Matteo Musa, Head of Italy di Wellhub spiega che man mano che «le aziende diventano più snelle, la pressione ricade su un numero minore di persone. Le organizzazioni che riconoscono questo cambiamento e supportano i top performer sono quelle che manterranno le performance nel tempo. È importante riconoscere che se le aziende continuano ad alzare l’asticella, devono anche sostenere le persone dalle quali ci si aspetta che la superino». Il principale cambiamento in corso è quello generato dall’AI che sta non solo ridisegnando i ruoli, ma anche aumentando il rischio di burn out. Il report di Wellhub indica che l’88% delle aziende utilizza l’AI in almeno una funzione aziendale, ma solo il 7% la ha implementata pienamente su scala globale.

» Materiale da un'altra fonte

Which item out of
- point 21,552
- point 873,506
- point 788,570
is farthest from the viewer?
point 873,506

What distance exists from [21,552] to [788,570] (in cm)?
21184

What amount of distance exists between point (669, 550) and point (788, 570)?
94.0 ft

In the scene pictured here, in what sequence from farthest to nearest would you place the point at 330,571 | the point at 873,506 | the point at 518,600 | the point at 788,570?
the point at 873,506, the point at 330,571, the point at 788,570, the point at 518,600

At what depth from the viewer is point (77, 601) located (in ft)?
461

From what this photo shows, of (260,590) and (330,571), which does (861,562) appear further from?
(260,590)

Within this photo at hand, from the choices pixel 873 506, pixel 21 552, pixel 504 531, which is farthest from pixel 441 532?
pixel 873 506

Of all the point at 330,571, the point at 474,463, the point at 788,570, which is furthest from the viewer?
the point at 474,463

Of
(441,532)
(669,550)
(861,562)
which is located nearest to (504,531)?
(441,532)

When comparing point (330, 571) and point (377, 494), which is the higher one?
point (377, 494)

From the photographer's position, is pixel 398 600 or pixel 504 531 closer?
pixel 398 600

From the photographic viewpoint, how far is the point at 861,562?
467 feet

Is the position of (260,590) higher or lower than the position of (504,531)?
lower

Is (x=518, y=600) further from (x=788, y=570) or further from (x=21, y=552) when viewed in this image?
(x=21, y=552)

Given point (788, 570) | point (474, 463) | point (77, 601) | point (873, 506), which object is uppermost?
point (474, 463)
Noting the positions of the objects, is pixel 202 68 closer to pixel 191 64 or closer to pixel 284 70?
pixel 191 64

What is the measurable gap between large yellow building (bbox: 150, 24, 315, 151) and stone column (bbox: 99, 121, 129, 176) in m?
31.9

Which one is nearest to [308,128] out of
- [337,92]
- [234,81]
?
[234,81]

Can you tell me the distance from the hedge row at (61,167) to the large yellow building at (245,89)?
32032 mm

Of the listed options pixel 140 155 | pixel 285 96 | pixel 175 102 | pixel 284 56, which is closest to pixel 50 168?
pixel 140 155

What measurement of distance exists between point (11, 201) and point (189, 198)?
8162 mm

I ChatBot sono molto diffusi anche fra i dipendenti: il 52% li utilizza, ma non è propenso a dichiarare con trasparenza di averli usati per progetti importanti. Un dato che mostra la diffusione della shadow AI e un rapporto non lineare con l’uso dell’AI. In particolare ci sono alcuni dati particolarmente significativi. L’accesso agli strumenti di intelligenza artificiale generativa ha portato ad una crescita del 34% nella produttività per i dipendenti meno qualificati o alle prime armi, mentre quelli con più esperienza hanno registrato incrementi modesti, secondo l’indagine di Wellhub. Se da un lato l’AI aumenta la velocità di risposta, dall’altro aumenta anche il burnout: emerge la percezione che la tecnologia stia paradossalmente aumentando il carico cognitivo, con dipendenti interrotti mediamente ogni due minuti da notifiche e comunicazioni digitali, portando a una frammentazione del lavoro che alimenta il burnout. Il 68% dei dipendenti dichiara di avere difficoltà a gestire il ritmo e il volume di lavoro, mentre il 46% riferisce di sentirsi in stato di burnout.

Il contesto italiano

Il benessere aziendale in questo contesto diventa strategico per blindare i top performer. Anche per questo l’85% dei leader HR internazionali è convinto che i programmi di benessere siano strategici per trattenere i top performer, l’82% ritiene che i programmi di benessere siano importanti per sostenere le performance e l’83% è convinto che i programmi di benessere migliorino il coinvolgimento dei migliori talenti. Limitandosi ai dati italiani, l’88% degli hr manager considera il benessere un vero e proprio booster della produttività. Così, per la stragrande maggioranza dei direttori hr del nostro Paese (82%) trattenere i top performer è una priorità assoluta per il 2026, con un ampio 79% che afferma che i programmi di benessere sono importanti per fidelizzare i top performer. Il rapporto rivela, inoltre, che l’88% dei direttori hr italiani è convinto che i programmi di wellbeing migliorino la produttività. Non solo, l’85% delle aziende parla anche di riduzione dei costi dei benefit sanitari, mentre il 58% sottolinea come il peggioramento della salute mentale dei dipendenti comporti oneri economici diretti per l’organizzazione. Il 67% degli hr leader dichiara che i programmi di benessere sono importanti per sostenere le performance dei talenti chiave e il 79% valuta i programmi di benessere come importanti per i top performer, rispetto al 71% che afferma lo stesso per tutti gli altri dipendenti.